Why is there no significant speedup using reducers in this example?

Question

(require '[clojure.core.reducers :as r])

(def data (into [] (take 10000000 (repeatedly #(rand-int 1000)))))

(defn frequencies [coll]
  (reduce (fn [counts x]
    (merge-with + counts {x 1}))
    {} coll))

(defn pfrequencies [coll]
  (r/reduce (fn [counts x]
    (merge-with + counts {x 1}))
    {} coll))


user=> (time (do (frequencies data) nil))
"Elapsed time: 29697.183 msecs"

user=> (time (do (pfrequencies data) nil))
"Elapsed time: 25273.794 msecs"

user=> (time (do (frequencies data) nil))
"Elapsed time: 25384.086 msecs"

user=> (time (do (pfrequencies data) nil))
"Elapsed time: 25778.502 msecs"

And who can show me an example with significant speedup?

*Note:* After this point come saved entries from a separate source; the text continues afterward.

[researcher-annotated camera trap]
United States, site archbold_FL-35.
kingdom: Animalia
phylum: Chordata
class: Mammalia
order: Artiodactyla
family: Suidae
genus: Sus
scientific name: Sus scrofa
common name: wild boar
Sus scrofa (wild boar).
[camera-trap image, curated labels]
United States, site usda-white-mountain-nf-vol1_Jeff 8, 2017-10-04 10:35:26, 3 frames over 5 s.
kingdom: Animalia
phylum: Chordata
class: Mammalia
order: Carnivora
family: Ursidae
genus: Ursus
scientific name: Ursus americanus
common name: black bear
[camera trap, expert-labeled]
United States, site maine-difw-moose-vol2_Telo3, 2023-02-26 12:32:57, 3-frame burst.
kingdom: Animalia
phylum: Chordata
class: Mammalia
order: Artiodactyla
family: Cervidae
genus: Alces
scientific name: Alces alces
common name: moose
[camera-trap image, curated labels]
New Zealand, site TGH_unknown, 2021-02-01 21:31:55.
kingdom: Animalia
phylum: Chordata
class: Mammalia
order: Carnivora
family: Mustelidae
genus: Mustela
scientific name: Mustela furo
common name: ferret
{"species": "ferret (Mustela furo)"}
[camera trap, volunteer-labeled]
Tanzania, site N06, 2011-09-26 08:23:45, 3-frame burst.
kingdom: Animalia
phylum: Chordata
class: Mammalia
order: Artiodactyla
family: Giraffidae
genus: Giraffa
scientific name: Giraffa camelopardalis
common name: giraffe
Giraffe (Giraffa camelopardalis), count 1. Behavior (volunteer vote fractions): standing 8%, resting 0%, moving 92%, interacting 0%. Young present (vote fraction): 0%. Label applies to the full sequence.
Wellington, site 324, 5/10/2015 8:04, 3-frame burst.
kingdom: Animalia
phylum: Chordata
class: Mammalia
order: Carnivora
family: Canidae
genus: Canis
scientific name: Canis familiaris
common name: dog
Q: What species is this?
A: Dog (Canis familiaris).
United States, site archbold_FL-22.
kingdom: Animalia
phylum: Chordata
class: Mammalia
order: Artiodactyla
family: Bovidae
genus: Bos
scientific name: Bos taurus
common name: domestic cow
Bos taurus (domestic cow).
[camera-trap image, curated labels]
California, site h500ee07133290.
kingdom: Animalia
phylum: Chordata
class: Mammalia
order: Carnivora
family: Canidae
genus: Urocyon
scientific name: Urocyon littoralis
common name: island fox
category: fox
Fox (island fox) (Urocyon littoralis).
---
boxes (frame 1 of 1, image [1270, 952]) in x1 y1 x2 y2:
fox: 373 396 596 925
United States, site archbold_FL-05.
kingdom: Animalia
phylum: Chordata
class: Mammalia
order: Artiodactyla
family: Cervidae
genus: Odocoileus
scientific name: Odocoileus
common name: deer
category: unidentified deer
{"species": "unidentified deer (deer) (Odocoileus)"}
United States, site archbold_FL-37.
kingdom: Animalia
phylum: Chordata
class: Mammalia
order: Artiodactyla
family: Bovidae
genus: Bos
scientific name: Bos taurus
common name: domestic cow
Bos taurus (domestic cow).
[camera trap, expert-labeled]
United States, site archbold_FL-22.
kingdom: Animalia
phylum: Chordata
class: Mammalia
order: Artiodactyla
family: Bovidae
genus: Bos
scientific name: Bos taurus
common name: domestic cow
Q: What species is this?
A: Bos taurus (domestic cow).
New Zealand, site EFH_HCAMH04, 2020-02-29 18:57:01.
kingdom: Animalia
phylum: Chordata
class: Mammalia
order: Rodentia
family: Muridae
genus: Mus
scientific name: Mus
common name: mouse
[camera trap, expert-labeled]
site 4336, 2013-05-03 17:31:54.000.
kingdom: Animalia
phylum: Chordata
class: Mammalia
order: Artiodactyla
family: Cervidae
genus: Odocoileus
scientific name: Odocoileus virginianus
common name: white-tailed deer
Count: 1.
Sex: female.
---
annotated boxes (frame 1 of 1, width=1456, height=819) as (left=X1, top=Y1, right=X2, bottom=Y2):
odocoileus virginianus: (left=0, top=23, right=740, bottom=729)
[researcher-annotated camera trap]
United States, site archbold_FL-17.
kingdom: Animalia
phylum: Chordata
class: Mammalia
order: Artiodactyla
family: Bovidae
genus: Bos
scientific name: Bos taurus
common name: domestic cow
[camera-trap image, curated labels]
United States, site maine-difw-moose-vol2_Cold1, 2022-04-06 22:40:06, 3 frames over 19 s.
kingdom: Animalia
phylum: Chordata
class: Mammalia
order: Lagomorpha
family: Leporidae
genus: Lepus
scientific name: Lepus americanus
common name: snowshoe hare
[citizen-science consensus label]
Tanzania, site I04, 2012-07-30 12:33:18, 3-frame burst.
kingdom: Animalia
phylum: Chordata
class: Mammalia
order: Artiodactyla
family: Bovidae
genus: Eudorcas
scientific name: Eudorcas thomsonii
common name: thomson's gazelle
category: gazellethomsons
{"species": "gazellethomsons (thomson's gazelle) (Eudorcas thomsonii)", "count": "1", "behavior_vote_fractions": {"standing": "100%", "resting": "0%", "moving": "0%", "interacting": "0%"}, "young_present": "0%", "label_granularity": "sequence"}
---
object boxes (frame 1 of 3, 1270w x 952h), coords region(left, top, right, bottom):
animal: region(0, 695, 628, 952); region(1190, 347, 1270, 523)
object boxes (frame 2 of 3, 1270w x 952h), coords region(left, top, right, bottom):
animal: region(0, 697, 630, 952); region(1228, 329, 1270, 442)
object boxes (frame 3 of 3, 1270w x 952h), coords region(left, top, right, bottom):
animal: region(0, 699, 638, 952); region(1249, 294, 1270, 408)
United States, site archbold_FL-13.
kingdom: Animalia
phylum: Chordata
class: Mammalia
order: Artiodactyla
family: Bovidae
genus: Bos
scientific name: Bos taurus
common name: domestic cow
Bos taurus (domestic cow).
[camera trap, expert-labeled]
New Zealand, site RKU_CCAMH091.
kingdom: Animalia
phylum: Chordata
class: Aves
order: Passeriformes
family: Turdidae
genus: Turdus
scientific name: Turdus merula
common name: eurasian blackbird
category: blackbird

I'm running on Mac OSX 10.7.5 with Java 1.7 on an Intel Core i7 (2 cores, http://ark.intel.com/products/54617).

You should use fold not reduce as it is almost same as core reduce — Ankur
And even a fold version on 2 cores will probably be still be much slower than the clojure.core/frequencies version which uses transients. — A. Webb
@ankur When I try r/fold (and omitting the {} seed argument), I get this error: ArityException Wrong number of args (0) passed to: user$pfrequencies$fn clojure.lang.AFn.throwArity (AFn.java:437) — Michiel Borkent
@A.Webb Yeah, but that's not the point. I was just trying to see if I could get some difference using reducers. — Michiel Borkent

amalloy amalloy · Accepted Answer · 2013-05-20T18:16:35

You called it pfrequencies, which, along with your parallel-processing tag on the question, suggests you think that something is using multiple threads here. That is not the case, and neither is it the "main" goal of the reducers library.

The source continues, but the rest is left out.